Reste le problème de l'ordonnance. Sur conseil, Jasmine Nguyen se tourne vers Jacqueline Herremans, spécialiste reconnue de l'euthanasie, pour trouver une solution. L'avocate rencontre le patient et suggère d'introduire une tierce-opposition afin de renverser l'ordonnance. Une nouvelle date pour l'euthanasie est fixée le 17 juin. " Le patient n'aurait pas pu tenir plus longtemps.

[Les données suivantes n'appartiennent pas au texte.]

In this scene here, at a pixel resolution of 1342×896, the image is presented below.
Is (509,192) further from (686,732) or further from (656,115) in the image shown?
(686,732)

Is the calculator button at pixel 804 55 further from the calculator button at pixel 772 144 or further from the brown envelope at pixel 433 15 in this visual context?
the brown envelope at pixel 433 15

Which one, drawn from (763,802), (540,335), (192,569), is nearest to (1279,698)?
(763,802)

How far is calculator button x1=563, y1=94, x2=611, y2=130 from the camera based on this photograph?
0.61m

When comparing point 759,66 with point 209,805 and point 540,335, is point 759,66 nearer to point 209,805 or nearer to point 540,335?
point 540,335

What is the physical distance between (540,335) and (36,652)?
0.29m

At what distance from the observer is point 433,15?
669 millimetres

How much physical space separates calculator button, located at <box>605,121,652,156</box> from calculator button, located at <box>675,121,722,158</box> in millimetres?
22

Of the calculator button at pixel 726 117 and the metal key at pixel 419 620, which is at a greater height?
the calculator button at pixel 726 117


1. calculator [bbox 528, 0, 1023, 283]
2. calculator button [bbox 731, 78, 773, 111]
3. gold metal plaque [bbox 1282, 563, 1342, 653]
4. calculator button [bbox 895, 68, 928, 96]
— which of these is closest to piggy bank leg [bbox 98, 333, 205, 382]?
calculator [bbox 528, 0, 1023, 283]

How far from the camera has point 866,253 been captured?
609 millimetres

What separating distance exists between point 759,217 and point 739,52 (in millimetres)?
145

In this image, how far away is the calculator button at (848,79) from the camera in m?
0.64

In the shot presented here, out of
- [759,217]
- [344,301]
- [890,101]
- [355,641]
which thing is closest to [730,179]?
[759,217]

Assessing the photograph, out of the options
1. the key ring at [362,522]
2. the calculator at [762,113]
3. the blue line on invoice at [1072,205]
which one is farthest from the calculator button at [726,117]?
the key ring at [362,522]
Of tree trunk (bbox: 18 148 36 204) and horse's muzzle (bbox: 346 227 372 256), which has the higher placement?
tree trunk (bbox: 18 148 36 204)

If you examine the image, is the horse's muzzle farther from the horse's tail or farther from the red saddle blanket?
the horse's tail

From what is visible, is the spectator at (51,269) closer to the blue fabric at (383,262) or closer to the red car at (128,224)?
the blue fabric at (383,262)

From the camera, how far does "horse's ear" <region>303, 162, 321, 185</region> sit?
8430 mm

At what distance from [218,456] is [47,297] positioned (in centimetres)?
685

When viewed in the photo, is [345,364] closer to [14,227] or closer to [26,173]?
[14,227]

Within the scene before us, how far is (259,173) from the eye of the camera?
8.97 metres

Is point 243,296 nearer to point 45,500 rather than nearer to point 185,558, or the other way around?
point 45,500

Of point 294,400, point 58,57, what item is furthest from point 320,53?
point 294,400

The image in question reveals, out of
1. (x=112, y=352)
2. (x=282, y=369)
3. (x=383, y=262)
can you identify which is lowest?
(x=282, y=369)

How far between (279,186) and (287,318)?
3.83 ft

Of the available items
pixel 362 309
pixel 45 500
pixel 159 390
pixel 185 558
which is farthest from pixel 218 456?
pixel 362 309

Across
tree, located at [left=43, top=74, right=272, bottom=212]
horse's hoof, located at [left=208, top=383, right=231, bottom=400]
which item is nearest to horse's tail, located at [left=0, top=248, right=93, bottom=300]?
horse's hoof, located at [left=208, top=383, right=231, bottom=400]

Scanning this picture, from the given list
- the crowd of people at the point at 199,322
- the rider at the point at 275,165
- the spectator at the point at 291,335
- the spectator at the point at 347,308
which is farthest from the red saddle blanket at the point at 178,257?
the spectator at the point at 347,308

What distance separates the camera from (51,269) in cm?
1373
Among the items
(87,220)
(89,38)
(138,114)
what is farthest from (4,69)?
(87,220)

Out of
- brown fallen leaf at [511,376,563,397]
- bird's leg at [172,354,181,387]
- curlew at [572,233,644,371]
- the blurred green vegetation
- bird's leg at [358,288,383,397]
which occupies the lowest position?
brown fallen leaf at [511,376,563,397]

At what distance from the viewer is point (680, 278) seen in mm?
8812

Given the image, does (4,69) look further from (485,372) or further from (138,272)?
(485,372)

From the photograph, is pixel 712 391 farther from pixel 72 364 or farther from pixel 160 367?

Nous avons donc attendu que cette tierce-opposition soit signifiée à la partie adverse et pratiqué l'euthanasie le 17 juin ", détaille Laurent Carlier, avant d'ajouter : " La dernière semaine de vie du patient a été épouvantable. Le jour de l'euthanasie, nous ressentions son stress. Le patient était terrorisé que sa fille arrive. On a dû demander au gardiennage de surveiller l'entrée pour éviter qu'elle ne débarque. "

Les ennuis commencent

Ce 17 juin, lorsque Jasmine Nguyen rentre à son domicile, la police l'attend. Plus tard dans la soirée, Laurent Carlier est à son tour interpelé. Ils sont suspectés d'assassinat. " Laurent était serein par rapport à cette accusation ", confie le Dr Nguyen. " Jusqu'à ce que la direction lui tombe dessus. "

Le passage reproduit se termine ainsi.